These books were not the first printed English law books devoted to statutes. That honor belongs to the abridgement of statutes printed by Lettou and Machlinia in 1482, probably the second English law book to be printed. It seems fairly clear that existing manuscript material was used for this edition.
The abridgement was arranged under analytical headings, and a brief summary and reference to the statute was provided. Ten or so editions of the abridgement followed until publication of this particular kind of book came to an end in about 1552. Each successive edition brought the prior edition down to date. After the first edition, which is a large quarto, I have seen other editions which were printed as a rather small book so that they could be carried by the lawyer with ease.
The abridgements, which were anonymously compiled, were succeeded by two important books. The first of these was an abridgement by William Rastell first published in 1557. It is of interest to note that Rastell began life as a printer and then abandoned the trade to become a barrister and ultimately a Justice of the Queen’s Bench. Rastell’s book was much more complete than the earlier abridgements; the statute was paraphrased or quoted in each instance. Fifteen editions followed with the last 16th century edition being published in 1598. Each of these editions brought the material down to the date of publication.

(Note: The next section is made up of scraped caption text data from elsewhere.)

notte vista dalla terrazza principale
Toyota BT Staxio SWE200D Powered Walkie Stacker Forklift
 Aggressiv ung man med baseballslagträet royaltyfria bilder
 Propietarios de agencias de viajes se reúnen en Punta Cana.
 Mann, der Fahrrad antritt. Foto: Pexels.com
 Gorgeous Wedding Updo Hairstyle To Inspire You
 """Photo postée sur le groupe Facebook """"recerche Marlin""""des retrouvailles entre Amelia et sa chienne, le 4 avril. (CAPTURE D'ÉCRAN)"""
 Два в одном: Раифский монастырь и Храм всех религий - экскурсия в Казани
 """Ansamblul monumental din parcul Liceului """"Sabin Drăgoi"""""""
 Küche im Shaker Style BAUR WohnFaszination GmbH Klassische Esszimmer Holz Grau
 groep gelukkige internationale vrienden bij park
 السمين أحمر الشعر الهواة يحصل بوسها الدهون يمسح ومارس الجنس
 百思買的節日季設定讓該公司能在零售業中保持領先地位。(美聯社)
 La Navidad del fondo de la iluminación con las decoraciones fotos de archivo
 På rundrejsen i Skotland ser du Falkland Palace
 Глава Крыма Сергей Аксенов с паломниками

The second of these books was Ferdinando Pulton’s abstract of the penal statutes, the first edition of which was said to have been published in 1560, to be followed by eight or nine editions before the end of the 16th century.
The first step toward the publication of the statutes at large occurred in 1543 when Berthelet published a volume containing all statutes from 1225 until the end the reign of Henry VII and a second volume containing all the statutes down to date in the reign of Henry VIII. Three further editions of these books were issued with the last edition of the first volume appearing in 1577. These later editions were substantially reprints of the first, with the statutes brought down to date.
Finally, in 1587 Christopher Barker, who was the official printer of the statutes, published the statutes at large. This is a huge book, over 1800 pages in length, quarto in size, with rather crowded type.
It will perhaps be strange to the modern lawyer that there were no books published in the 16th century which deal with statutory interpretation - - at least printed books which survive. The material interpretative of the relevant statutes was incorporated in treatises dealing with particular legal topics. There were, however, important manuscript materials dealing with statutes. These took the form of readings (“lectura”) which were delivered by prominent barristers at the Inns of Court. In the 15th century the old statutes were systematically analyzed, primarily for the benefit of the students at the Inns of Court. In the reign of Henry VIII, the new statutes became the subject of readings as well. Some of these readings were printed in the 17th century, and several of them, such as Francis Bacon’s reading on the Statute of Uses, became standard treatises. A number of these readings have been published by scholars in this century. The readings disclose highly polished analyses of the statutes under scrutiny, and some of them record arguments on many points between the reader, the judges, and other barristers present. The survival of the readings in manuscript to this day indicates clearly that they were valued parts of the 16th century lawyer’s library.
Reports – This was yet another key category in the lawyer’s library. The Yearbooks go back to the twelfth year of Edward I and proceed virtually uninterrupted through the reign of Henry VII, with the series coming to an end with scattered years of Henry VIII. One might have expected that the advent of the printed book would have called for prompt publication of this important body of material. But this is not what happened. The reasons for this are not entirely clear but a consideration of a number of factors will help to explain this result.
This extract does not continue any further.